### [Exercise]
Reproduce the material word for word, starting with the line that contains "Studying this photograph, this" and going on through the line that contains "- the black". Leave the pictures out.

• • • • •

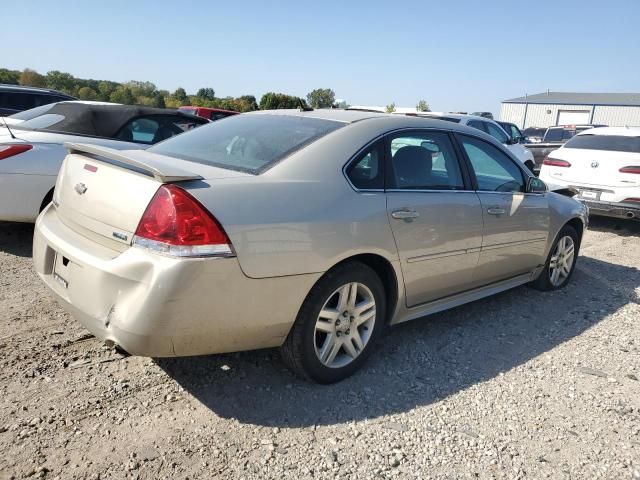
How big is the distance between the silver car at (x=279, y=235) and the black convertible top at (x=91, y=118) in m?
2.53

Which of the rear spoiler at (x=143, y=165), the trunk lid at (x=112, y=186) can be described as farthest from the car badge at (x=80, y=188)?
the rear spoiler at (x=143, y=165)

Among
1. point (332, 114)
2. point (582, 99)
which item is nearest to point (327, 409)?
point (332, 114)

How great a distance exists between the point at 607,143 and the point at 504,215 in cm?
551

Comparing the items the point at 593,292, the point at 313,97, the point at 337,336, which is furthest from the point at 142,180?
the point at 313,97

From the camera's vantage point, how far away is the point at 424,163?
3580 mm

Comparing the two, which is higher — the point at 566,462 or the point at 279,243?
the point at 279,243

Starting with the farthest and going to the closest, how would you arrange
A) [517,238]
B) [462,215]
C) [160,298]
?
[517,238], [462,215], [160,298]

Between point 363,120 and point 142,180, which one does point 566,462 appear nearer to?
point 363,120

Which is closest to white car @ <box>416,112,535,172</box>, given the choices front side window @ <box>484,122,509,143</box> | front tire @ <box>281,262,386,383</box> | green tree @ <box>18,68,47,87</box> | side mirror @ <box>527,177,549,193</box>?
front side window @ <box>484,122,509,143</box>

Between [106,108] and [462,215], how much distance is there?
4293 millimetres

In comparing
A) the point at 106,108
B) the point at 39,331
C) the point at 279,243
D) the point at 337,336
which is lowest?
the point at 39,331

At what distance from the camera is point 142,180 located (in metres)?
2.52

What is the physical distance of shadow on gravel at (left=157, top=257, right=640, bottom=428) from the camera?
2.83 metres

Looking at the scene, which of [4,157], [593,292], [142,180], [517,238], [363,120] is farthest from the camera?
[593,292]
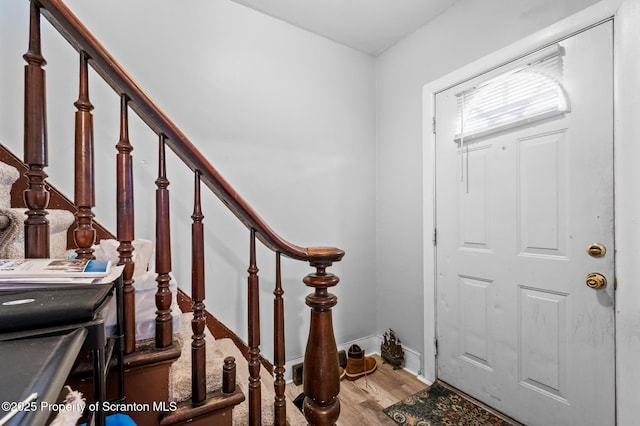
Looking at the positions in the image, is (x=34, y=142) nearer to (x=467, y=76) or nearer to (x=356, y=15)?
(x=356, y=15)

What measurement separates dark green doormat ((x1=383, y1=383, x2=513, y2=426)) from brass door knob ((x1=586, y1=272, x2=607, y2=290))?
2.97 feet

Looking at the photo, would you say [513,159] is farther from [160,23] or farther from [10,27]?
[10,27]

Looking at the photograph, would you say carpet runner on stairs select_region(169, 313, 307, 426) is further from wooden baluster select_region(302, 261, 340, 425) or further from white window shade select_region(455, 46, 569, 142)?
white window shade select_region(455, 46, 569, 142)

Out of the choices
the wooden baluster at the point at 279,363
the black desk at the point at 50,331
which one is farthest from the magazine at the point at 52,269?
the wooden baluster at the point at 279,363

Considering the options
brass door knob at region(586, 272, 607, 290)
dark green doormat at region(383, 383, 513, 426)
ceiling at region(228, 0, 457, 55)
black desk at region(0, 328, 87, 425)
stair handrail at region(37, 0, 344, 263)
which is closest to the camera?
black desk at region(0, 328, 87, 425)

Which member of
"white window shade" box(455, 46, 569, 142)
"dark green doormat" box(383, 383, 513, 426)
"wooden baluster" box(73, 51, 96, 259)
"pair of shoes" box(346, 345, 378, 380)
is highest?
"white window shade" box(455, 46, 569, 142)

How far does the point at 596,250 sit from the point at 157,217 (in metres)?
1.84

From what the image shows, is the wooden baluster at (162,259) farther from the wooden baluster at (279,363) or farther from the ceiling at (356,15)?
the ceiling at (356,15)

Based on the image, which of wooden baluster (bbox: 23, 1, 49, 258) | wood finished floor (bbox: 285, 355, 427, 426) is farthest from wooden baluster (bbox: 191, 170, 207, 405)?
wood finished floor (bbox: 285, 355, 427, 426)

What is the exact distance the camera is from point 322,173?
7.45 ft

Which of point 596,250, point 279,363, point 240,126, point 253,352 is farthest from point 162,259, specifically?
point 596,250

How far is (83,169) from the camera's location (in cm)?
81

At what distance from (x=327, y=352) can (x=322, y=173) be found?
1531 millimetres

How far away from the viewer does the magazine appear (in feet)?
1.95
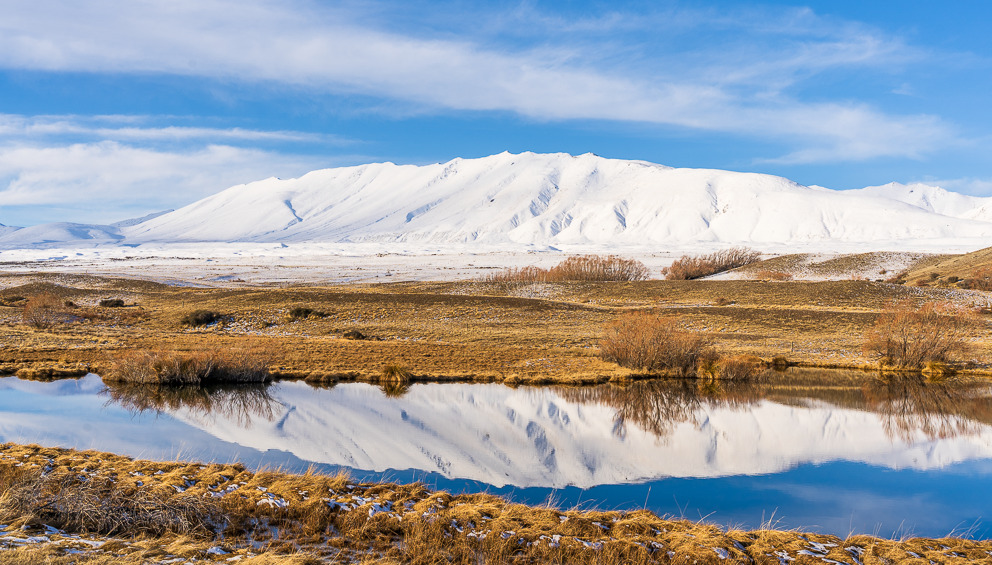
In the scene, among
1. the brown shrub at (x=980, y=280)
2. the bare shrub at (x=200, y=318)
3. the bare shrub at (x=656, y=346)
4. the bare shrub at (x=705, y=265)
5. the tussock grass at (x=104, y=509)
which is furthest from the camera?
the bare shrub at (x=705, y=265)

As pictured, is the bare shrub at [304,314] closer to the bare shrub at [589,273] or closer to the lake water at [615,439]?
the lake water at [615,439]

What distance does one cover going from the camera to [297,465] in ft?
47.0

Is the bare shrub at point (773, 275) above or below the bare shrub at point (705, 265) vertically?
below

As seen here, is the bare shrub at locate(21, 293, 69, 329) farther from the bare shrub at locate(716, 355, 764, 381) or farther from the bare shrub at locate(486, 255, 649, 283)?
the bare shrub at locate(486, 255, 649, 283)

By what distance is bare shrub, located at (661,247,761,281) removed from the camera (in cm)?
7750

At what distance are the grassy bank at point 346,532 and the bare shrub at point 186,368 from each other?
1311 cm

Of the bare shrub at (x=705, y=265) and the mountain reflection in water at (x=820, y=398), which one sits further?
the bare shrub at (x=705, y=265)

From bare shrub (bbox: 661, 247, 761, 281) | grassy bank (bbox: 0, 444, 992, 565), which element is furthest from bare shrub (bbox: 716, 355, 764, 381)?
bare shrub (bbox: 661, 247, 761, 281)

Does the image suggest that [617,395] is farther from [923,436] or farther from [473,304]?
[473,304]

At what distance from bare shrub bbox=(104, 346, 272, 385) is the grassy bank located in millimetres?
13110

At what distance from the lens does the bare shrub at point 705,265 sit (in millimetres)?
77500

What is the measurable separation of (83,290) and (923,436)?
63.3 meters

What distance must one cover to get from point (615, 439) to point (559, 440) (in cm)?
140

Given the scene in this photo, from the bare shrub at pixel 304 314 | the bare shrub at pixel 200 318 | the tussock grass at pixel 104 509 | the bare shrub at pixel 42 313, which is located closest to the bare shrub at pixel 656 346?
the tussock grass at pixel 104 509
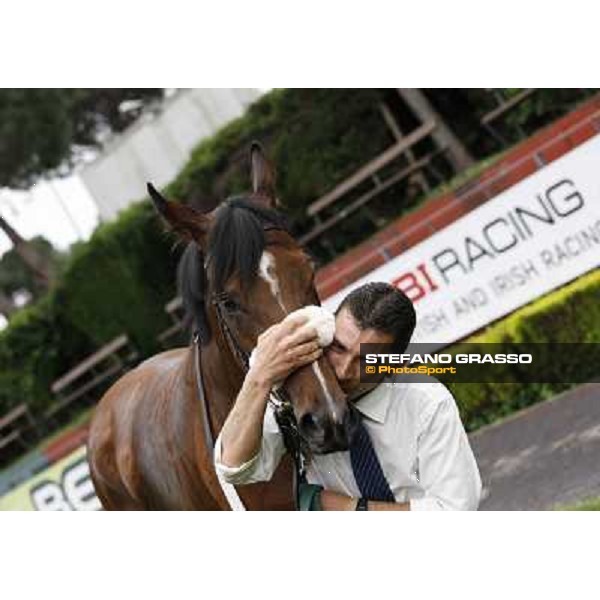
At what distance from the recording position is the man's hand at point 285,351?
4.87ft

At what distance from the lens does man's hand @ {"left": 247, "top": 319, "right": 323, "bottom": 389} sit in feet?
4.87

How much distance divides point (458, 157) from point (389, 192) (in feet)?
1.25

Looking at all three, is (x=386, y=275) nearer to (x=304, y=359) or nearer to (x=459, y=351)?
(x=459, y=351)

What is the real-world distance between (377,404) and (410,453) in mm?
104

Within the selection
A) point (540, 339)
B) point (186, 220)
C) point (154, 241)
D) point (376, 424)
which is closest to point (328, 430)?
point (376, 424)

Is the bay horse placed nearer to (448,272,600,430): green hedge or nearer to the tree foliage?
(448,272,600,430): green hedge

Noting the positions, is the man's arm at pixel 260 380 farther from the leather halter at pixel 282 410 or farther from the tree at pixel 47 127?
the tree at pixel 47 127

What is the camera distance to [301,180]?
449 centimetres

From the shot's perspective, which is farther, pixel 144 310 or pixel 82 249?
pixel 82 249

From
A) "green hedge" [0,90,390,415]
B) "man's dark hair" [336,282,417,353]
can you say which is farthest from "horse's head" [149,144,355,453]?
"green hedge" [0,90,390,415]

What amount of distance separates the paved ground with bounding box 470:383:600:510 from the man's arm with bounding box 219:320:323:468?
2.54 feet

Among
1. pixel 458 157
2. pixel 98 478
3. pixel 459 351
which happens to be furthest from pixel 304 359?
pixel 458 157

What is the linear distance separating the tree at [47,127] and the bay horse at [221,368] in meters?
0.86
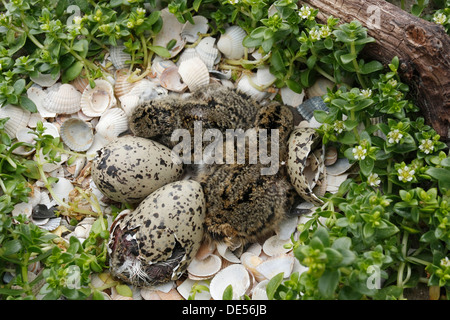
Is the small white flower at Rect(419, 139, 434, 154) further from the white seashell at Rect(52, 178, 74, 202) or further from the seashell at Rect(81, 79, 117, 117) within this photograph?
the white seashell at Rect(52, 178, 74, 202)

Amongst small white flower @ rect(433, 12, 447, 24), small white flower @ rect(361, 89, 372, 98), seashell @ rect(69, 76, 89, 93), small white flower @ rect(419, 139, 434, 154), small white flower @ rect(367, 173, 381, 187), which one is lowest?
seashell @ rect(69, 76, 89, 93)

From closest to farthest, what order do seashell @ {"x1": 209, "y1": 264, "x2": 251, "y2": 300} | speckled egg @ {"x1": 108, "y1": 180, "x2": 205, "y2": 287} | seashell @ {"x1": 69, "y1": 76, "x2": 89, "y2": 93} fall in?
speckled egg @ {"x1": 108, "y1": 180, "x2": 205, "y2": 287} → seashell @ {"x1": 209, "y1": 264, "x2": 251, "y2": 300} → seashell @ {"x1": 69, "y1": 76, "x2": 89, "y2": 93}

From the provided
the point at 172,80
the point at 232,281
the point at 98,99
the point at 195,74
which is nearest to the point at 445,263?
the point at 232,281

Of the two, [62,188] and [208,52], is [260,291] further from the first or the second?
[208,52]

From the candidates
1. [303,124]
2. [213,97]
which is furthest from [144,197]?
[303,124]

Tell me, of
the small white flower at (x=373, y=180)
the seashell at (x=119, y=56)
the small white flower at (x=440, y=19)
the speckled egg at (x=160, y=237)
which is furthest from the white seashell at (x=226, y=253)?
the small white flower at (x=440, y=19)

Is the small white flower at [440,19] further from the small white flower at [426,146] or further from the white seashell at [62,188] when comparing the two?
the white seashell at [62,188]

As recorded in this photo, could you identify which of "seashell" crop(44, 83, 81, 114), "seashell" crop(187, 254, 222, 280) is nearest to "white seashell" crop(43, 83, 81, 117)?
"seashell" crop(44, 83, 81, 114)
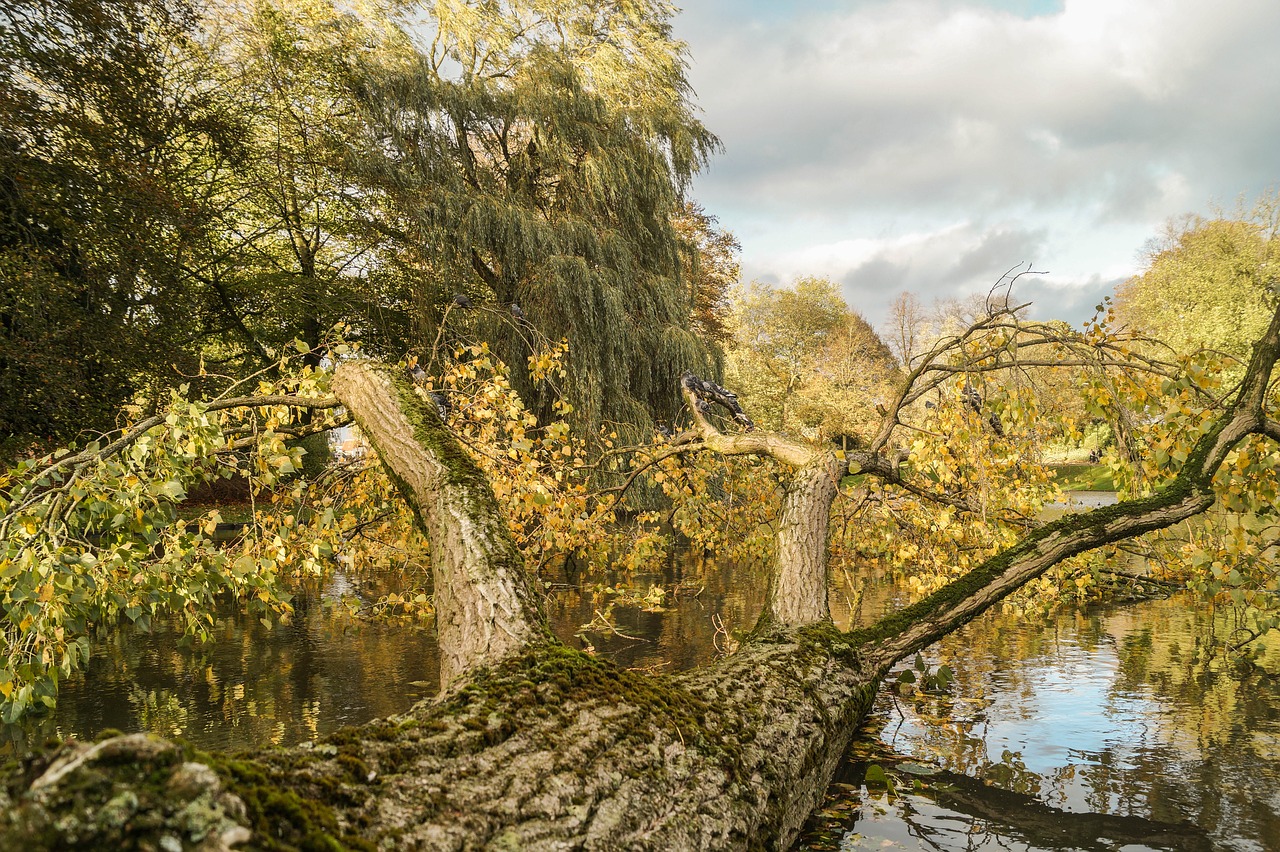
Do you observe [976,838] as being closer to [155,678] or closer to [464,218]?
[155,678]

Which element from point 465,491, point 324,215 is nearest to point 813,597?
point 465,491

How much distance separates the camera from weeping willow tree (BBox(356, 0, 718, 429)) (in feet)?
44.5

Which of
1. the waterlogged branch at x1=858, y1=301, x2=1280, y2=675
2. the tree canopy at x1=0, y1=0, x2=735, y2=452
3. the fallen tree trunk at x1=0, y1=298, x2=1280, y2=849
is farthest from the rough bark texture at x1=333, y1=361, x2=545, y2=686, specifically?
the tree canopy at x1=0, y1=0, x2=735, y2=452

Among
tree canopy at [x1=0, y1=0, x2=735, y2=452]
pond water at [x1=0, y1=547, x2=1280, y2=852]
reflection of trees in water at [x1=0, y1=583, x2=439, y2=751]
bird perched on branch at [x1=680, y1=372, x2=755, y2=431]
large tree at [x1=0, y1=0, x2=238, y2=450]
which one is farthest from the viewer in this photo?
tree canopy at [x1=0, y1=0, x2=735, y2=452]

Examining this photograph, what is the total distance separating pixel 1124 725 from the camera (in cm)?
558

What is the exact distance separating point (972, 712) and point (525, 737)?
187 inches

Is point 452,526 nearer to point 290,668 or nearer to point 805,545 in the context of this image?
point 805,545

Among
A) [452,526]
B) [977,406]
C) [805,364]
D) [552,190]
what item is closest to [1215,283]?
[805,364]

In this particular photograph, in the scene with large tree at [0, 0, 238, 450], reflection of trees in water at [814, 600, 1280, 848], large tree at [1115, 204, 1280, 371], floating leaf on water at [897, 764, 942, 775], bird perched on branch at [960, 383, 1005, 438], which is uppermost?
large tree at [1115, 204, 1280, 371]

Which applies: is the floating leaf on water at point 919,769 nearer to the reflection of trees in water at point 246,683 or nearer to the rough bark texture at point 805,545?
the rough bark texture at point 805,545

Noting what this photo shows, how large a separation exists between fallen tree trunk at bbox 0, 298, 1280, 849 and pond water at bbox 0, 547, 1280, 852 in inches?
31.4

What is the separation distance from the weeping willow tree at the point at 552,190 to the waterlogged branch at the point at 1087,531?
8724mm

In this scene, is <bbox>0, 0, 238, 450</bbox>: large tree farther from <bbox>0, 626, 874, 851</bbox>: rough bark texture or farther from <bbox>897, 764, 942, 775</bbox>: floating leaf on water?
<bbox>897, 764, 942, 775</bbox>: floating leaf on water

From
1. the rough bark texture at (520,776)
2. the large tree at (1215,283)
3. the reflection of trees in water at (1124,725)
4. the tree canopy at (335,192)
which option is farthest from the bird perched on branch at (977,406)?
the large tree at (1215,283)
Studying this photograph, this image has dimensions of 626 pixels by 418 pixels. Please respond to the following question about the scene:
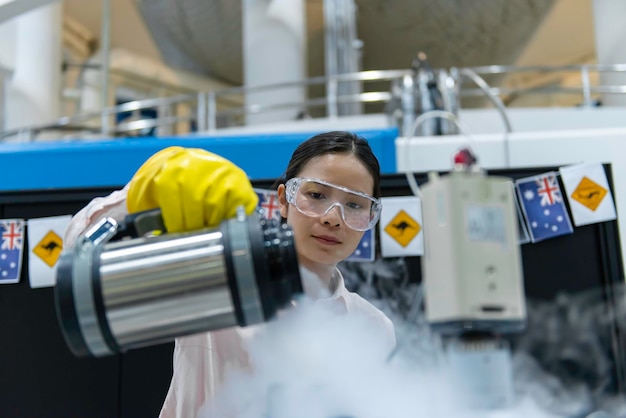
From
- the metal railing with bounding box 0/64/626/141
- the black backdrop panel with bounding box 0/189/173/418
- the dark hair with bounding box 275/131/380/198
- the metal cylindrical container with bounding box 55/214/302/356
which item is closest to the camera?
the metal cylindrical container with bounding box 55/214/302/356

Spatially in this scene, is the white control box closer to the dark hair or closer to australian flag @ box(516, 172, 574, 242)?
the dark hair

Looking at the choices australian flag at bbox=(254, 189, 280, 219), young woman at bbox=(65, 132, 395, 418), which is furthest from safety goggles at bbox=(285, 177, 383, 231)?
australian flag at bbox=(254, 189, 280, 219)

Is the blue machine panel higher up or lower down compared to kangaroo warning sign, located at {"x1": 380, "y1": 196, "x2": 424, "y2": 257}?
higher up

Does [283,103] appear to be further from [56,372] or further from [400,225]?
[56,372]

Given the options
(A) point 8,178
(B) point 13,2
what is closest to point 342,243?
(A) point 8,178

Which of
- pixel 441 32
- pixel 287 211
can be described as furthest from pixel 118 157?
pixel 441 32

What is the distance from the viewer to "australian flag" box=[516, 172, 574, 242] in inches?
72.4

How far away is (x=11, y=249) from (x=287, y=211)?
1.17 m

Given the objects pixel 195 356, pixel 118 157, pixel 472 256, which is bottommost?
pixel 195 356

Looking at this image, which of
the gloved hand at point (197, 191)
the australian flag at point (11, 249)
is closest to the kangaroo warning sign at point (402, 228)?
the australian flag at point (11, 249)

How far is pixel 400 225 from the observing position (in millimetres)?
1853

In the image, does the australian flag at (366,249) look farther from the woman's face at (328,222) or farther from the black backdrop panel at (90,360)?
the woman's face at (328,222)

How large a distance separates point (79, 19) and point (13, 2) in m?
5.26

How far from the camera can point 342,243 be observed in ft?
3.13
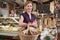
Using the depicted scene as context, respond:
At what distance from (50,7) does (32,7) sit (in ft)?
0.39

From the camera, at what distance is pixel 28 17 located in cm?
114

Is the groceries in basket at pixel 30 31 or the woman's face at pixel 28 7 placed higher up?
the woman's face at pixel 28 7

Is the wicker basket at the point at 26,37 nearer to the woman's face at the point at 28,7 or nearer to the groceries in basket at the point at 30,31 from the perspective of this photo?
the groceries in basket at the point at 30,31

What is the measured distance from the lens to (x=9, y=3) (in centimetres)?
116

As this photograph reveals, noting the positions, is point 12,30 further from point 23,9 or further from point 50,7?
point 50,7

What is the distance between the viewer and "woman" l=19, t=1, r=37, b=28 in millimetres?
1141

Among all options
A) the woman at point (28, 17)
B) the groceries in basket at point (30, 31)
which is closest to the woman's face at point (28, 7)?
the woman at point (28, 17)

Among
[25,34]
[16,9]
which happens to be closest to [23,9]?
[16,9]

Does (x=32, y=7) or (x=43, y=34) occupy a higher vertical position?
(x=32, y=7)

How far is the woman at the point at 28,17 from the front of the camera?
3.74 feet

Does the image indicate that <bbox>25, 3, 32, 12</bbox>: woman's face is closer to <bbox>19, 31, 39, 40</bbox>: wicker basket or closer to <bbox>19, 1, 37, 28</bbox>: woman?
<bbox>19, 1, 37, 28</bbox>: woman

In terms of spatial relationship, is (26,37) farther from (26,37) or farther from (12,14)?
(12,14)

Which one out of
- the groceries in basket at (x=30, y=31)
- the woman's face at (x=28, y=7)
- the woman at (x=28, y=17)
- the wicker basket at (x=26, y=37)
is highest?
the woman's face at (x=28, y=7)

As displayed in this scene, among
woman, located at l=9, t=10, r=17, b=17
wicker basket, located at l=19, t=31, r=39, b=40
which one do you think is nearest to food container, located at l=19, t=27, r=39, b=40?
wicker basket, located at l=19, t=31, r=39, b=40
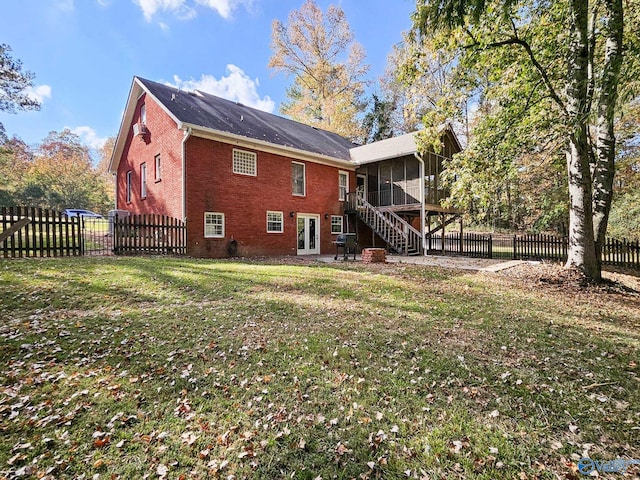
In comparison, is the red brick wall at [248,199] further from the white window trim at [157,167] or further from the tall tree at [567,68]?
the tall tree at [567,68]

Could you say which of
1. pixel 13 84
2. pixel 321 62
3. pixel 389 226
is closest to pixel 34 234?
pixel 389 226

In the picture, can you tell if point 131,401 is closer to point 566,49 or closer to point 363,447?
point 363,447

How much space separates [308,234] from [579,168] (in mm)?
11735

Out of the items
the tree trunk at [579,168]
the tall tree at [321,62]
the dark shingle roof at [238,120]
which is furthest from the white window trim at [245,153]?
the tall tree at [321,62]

• • • • •

### [Exercise result]
Studying this photograph, this image has dimensions of 626 pixels by 418 pixels. Please respond to the following question about the scene:
From
- the metal railing with bounding box 0/64/626/141
- the black backdrop panel with bounding box 0/189/173/418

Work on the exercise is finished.